- _节选原文_:
----------------------------------------

教程：使用 Synapse 机器学习构建机器学习应用程序

2025/01/02

本文介绍如何使用 Synapse 机器学习 (SynapseML) 创建机器学习应用程序。 SynapseML 通过添加许多深度学习和数据科学工具（例如 Azure AI 服务、OpenCV、LightGBM 等）来扩展 Apache Spark 的分布式机器学习解决方案。使用 SynapseML 可以基于各种 Spark 数据源生成功能强大且高度可缩放的预测模型和分析模型。 Synapse Spark 提供内置的 SynapseML 库，包括：

Vowpal Wabbit – 用于机器学习的库服务，可以实现文本分析，例如在推文中进行情绪分析。
MMLSpark: Unifying Machine Learning Ecosystems at Massive Scales（MMLSpark：大规模统一机器学习生态系统）- 在 SparkML 管道中将 Azure AI 服务的功能组合在一起，从而派生出认知数据建模服务（例如异常检测）的解决方案设计。
LightGBM – LightGBM 是一种使用基于树的学习算法的梯度提升框架。根据设计，它是分布式的，可以提升效率。
条件 KNN - 支持条件查询的可缩放 KNN 模型。
Spark 上的 HTTP – 在集成 Spark 时用于协调分布式微服务，并提供基于 HTTP 协议的易访问性。

本教程将演示几个有关在 SynapseML 中使用 Azure AI 服务的示例，包括

文本分析 - 获取一组句子的情绪。
计算机视觉 - 获取与一组图像相关联的标记（单字说明）。
必应图像搜索 - 在 Web 中搜索与自然语言查询相关的图像。
异常检测器 - 检测时间序列数据中的异常。

如果没有 Azure 订阅，可在开始前创建一个试用帐户。

----------------------------------------

- _所给材料_:

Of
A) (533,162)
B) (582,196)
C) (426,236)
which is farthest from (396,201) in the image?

----------------------------------------

- _任务说明_:
a) 把 SynapseML 教程中的这句话译成英文："LightGBM 是一种使用基于树的学习算法的梯度提升框架。"
b) 按照 SynapseML 教程的说法，异常检测器用来检测什么？

- _参考答案_:
a) LightGBM is a gradient boosting framework that uses tree-based learning algorithms.

b) 时间序列数据中的异常。